Einen Ausblick gibt Stoll auch noch auf die E-Autos … aber dazu schreibe ich mal gesondert etwas, am liebsten erst nach einer Probefahrt.

Hier also das Video, wie ich die Pressekonferenz erlebt habe, aus der strategisch gemütlichen 3. Reihe links:


Und hier die Fotos, die ich nach der Pressekonferenz gemacht habe. Wenn Köpfe dabei sind: ich habe mich nicht immer bis zur ersten Reihe durchgekämpft, Begründung siehe oben. ;-)

Disclosure: Dieser Artikel spiegelt meine eigene Meinung wieder. Renault hatte mich freundlicherweise zur IAA eingeladen.


Weitere Fotos von der IAA: siehe unter IAA 2011 (Mercedes, BMW, Ford, Porsche, Honda, smart, VW, Renault Frendzy und eine gemischte Marken-Galerie)

4 Gedanken zu “Wie ist es auf einer Pressekonferenz?
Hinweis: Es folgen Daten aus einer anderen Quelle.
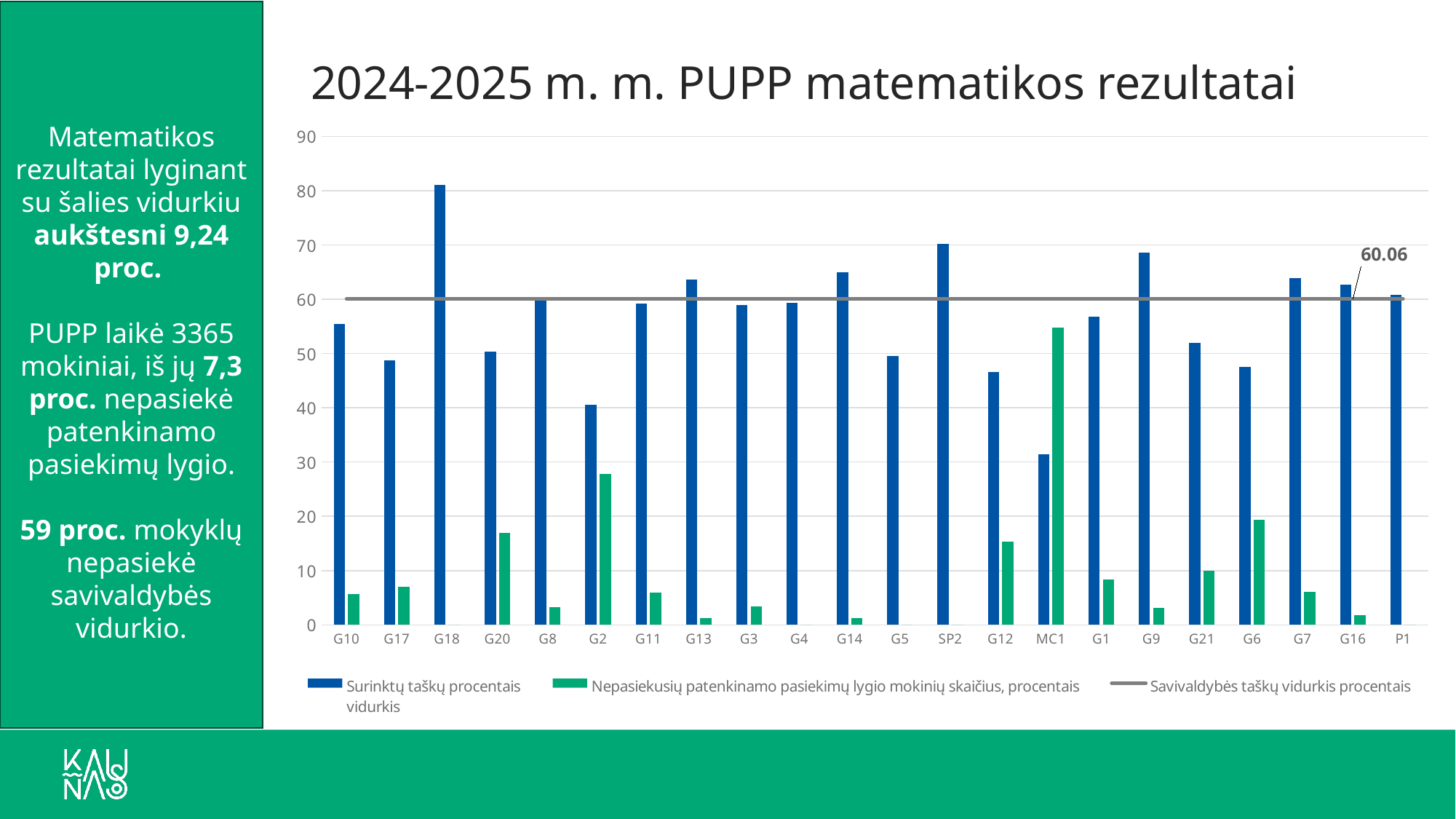
Which category has the highest value for 'Surinktų taškų procentais vidurkis'? G18 What kind of chart is shown on the slide? combination bar and line chart How many categories (schools) are shown on the x axis of the chart? 22 Which category has the lowest value for 'Surinktų taškų procentais vidurkis'? MC1 Which has a larger 'Surinktų taškų procentais vidurkis' value, SP2 or G12? SP2 What value is labelled on the horizontal line for 'Savivaldybės taškų vidurkis procentais'? 60.06 Is the 'Surinktų taškų procentais vidurkis' value for G2 greater or less than 50? less Which category has the highest value for 'Nepasiekusių patenkinamo pasiekimų lygio mokinių skaičius, procentais'? MC1 Is the 'Surinktų taškų procentais vidurkis' value for G18 greater or less than 80? greater How many series does the chart legend list? 3 What is the title of the chart? 2024-2025 m. m. PUPP matematikos rezultatai Is the 'Nepasiekusių patenkinamo pasiekimų lygio mokinių skaičius, procentais' value for G6 greater or less than 10? greater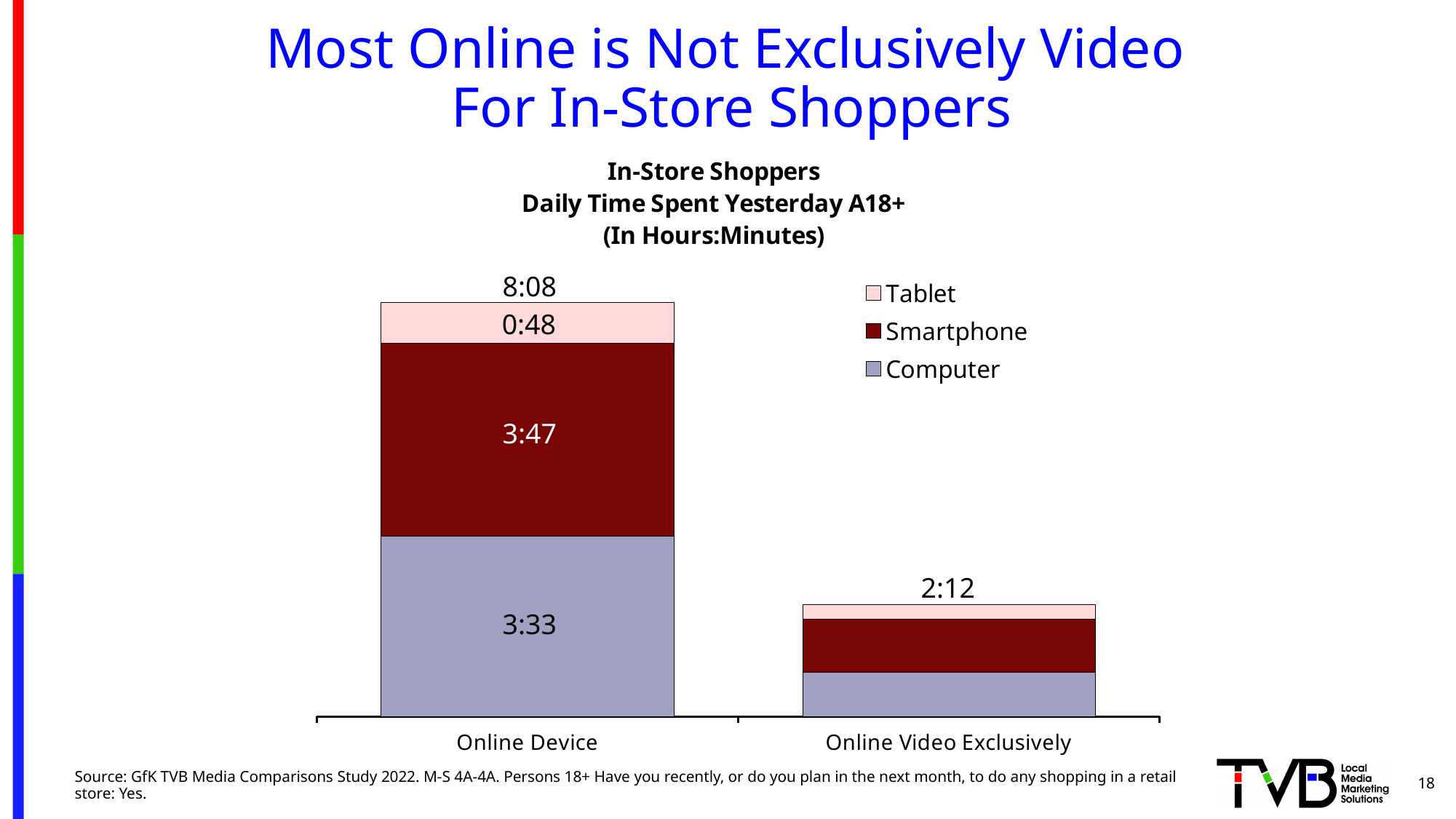
What is the Tablet value for Online Device? 0:48 What is the total daily time spent for Online Video Exclusively? 2:12 Which category has the higher total daily time spent? Online Device What is the difference between the Online Device total and the Online Video Exclusively total? 5:56 How many series does the legend list? 3 What is the Computer value for Online Device? 3:33 Which category has the lower total daily time spent? Online Video Exclusively What is the total daily time spent for Online Device? 8:08 Within the Online Device bar, which segment is larger: Smartphone or Computer? Smartphone What unit of measurement does the chart title say the values are in? Hours:Minutes What is the Smartphone value for Online Device? 3:47 What kind of chart is shown on the slide? Stacked bar chart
Hier: Renault

  1. Pingback: Nicole Y. Männl
  2. Hehehe, da ging es dann ja noch. Ich war mal „kurz“ bei Porsche und bei der Pressekonferenz von Audi. Danach bin ich anders rum über die IAA gelaufen, immer einen weiten Bogen um die Pressevertreter der Papierdrucker gemacht, denn ich hatte keine Lust auf blaue Flecken, blaue Augen oder Rippenschmerzen. Dafür konnte ich dann Fotos machen wie ich wollte. In der Halle 6.1 war ich teilweise alleine ;)

    1. Blogger-Kampfanzüge für Pressekonferenzen. Jens, ich habe eine neue Marktlücke entdeckt … ;-) Audi soll ja schon zu den Pressetagen voll, voller, am vollsten gewesen sein. Zu den Publikumstagen möchte ich nicht dagewesen sein!